Jeanette Passion Flower
Passiflora 'Jeanette'
Height: 10 feet
Spread: 24 inches
Sunlight:
Hardiness Zone: 6b
Description:
A beautiful climbing vine that will bloom all summer with glorious blooms that are deep mauve with some white striping down the middle with long blue filaments; protected locations are best for colder climates
Ornamental Features
Jeanette Passion Flower features showy lightly-scented purple star-shaped flowers with white overtones, deep purple eyes and blue anthers at the ends of the branches in mid summer. The flowers are excellent for cutting. It has green deciduous foliage. The compound leaves do not develop any appreciable fall color.
Landscape Attributes
Jeanette Passion Flower is a multi-stemmed deciduous woody vine with a twining and trailing habit of growth. Its average texture blends into the landscape, but can be balanced by one or two finer or coarser trees or shrubs for an effective composition.
This is a relatively low maintenance woody vine, and is best cleaned up in early spring before it resumes active growth for the season. It has no significant negative characteristics.
Jeanette Passion Flower is recommended for the following landscape applications;
- Accent
- Hedges/Screening
- General Garden Use
Planting & Growing
Jeanette Passion Flower will grow to be about 10 feet tall at maturity, with a spread of 24 inches.
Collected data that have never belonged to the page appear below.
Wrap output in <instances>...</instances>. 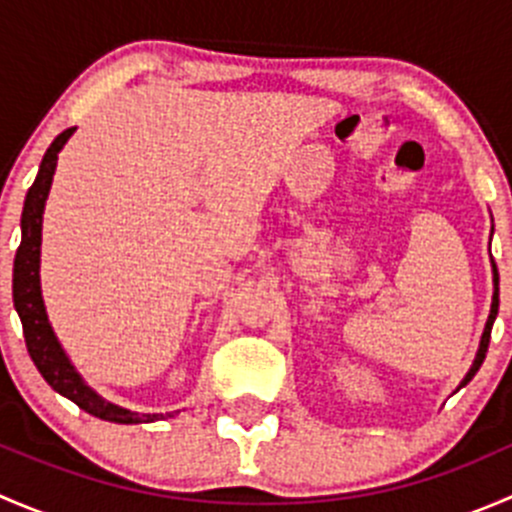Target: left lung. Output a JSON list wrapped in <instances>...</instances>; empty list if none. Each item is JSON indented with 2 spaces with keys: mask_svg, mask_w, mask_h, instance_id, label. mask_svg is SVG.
<instances>
[{
  "mask_svg": "<svg viewBox=\"0 0 512 512\" xmlns=\"http://www.w3.org/2000/svg\"><path fill=\"white\" fill-rule=\"evenodd\" d=\"M490 235H493V232H490ZM490 265H493V302H490V314H488V322H485V329H483V337H480V344H478V354H476V359H473V364H471V369H468V374L463 376V381L461 384H458V389H463V386L468 384V381L473 379V376H476V371L480 369V364H483V359H485V352H488V344H490V329H493V322H495V317H498V304H500V287H498V267H495V262L490 260ZM456 389V391H458Z\"/></svg>",
  "mask_w": 512,
  "mask_h": 512,
  "instance_id": "8db88e82",
  "label": "left lung"
}]
</instances>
As a climbing vine, it tends to be leggy near the base and should be underplanted with low-growing facer plants. It should be planted near a fence, trellis or other landscape structure where it can be trained to grow upwards on it, or allowed to trail off a retaining wall or slope. It grows at a fast rate, and under ideal conditions can be expected to live for approximately 10 years.
This woody vine does best in full sun to partial shade. It does best in average to evenly moist conditions, but will not tolerate standing water. It is not particular as to soil type, but has a definite preference for alkaline soils. It is somewhat tolerant of urban pollution. Consider applying a thick mulch around the root zone in winter to protect it in exposed locations or colder microclimates. This particular variety is an interspecific hybrid.